3つの食べ物

僕の母は老人ホームで生活しています。ありがたいことにホームは自宅からの徒歩圏なので、僕はほぼ毎日ちょっとですが顔を出して様子を見ています。最初のころは元気がなく、食事もあまり進まなかったので、元気にさせようとして無理にでも食べさせようとしていました。

 

そしてしばらく経過したとき、母の望みはこんな押し付けられた元気ではないということに気が付きました。元気でないから元気でないのです。そしてある日食べ物は口から入れるものだけじゃないんだということに気が付きました。

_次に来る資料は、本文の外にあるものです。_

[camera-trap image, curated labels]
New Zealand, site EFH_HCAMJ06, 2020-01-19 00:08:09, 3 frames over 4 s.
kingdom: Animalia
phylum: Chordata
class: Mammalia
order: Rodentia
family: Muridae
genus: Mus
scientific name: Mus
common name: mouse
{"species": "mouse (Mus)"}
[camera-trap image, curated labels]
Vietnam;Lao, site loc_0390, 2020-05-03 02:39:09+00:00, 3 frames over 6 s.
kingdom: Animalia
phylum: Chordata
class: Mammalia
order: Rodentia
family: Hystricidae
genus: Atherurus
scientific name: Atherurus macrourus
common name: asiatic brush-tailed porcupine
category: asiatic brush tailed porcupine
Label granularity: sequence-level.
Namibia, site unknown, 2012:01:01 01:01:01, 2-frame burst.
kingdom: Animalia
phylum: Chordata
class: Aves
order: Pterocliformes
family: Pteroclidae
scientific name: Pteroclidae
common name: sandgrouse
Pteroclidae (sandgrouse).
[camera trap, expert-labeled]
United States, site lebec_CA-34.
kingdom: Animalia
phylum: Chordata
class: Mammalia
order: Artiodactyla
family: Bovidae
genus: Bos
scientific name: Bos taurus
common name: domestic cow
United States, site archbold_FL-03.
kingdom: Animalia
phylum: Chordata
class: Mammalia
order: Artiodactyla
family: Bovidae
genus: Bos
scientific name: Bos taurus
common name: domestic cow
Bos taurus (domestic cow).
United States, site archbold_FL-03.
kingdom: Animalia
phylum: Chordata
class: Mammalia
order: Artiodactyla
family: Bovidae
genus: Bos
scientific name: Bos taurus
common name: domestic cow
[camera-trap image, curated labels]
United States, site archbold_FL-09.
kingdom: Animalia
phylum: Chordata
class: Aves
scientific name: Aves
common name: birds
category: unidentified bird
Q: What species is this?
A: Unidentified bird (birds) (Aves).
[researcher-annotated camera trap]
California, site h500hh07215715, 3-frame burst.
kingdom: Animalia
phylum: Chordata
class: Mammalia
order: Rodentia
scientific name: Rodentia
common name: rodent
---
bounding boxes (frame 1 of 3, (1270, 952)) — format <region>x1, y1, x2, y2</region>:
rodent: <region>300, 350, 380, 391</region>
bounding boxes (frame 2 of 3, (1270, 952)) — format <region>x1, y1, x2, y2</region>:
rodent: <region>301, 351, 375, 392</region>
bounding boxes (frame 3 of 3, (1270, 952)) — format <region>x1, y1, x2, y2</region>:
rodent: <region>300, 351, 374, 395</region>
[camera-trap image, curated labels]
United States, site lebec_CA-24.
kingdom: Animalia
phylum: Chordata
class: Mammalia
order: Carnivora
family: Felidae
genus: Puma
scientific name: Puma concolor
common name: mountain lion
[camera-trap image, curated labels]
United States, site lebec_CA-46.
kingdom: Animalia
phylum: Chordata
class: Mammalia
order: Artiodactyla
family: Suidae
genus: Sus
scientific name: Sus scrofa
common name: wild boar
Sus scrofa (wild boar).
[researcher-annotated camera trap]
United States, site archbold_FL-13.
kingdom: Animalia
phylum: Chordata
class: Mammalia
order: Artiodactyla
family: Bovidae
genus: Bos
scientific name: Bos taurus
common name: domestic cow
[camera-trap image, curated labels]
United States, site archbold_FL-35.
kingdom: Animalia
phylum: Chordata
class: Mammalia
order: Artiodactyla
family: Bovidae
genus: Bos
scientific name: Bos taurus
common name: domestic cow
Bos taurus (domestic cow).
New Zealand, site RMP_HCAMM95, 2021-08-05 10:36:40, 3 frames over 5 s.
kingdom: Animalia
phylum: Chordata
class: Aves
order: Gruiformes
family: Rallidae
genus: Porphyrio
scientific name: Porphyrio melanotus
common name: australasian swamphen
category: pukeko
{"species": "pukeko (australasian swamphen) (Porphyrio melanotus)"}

それは、口から体に入れる食べ物、頭に聞かせる言葉の食べ物、そして心に伝える音楽の食べ物の3つです。

 

実は僕は、風花未来というYouTubeで詩を読むことの大切さを学びました。声を出して読むことによるエネルギーを感じていました。そこで母にもいくつかの詩を持っていき一緒に読んでみたのです。いくつか試したのち、枕草子にたどり着きました。母の読んで楽しいという気持ちの変化を感じ取りました。これが「言葉の食べ物」を知ったきっかけでした。気持ちが動くと元気になっていくのです。言葉の力だと思います。

 

しかし疲れている時、休みたいときに本を読もうとしてもダメでした。でもそんなときでも音楽は眠りながらも聞いています。僕はいつもキーボードでパッフェンベルのカノンをひきます。母に寝ていたの?と聞くと、「聞いていたよ」といいました。そしてこれは口からの食べ物でも、言葉の食べ物でもない、心の食べ物だと気が付きました。気持ちを安らかに穏やかに優しくしてくれる音楽は、明らかに必要な食べ物です。

 

食事だけではない食べ物があることに気がついてから、食事が進まない母を見てもそれほど焦ることはなくなりました。